- _TASK TO CARRY OUT_:
Check each line of the records below and collect those that include the word "build".

- _RECORDS_:
------------

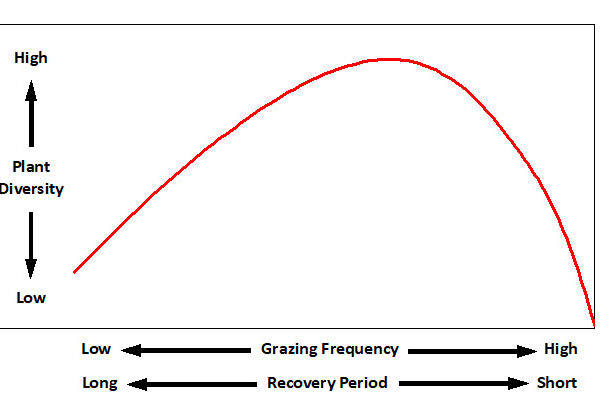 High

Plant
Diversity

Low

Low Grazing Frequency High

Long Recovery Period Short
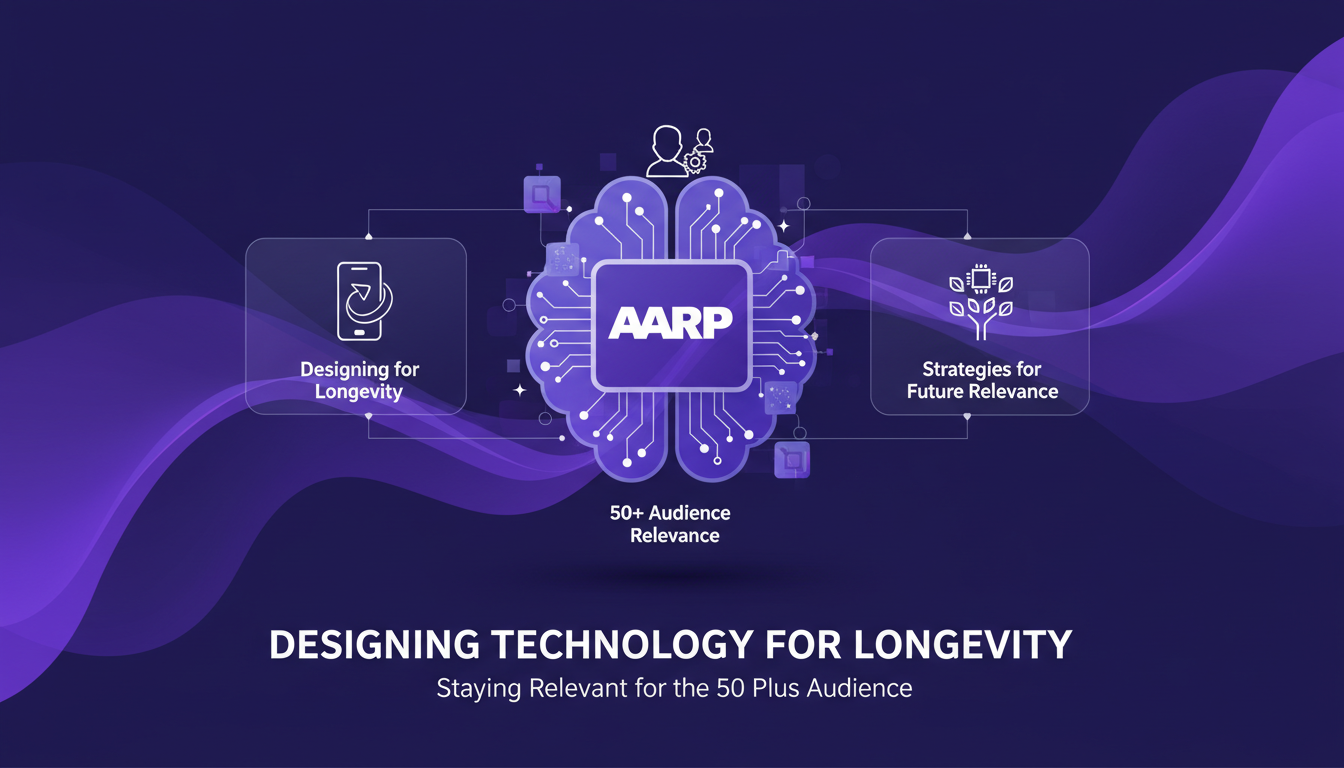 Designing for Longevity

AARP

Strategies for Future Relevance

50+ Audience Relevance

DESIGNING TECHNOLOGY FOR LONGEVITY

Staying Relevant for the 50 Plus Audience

------------

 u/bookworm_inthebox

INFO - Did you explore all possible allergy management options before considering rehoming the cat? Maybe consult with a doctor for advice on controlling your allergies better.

------------

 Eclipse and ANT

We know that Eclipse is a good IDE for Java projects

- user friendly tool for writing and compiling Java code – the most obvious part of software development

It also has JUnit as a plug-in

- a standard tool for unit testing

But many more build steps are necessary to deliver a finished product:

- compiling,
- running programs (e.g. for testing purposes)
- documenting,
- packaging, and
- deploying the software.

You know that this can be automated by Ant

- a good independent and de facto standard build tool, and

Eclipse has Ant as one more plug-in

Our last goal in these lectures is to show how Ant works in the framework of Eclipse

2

------------

- _REPLY TO THE EXERCISE_:
But many more build steps are necessary to deliver a finished product:
- a good independent and de facto standard build tool, and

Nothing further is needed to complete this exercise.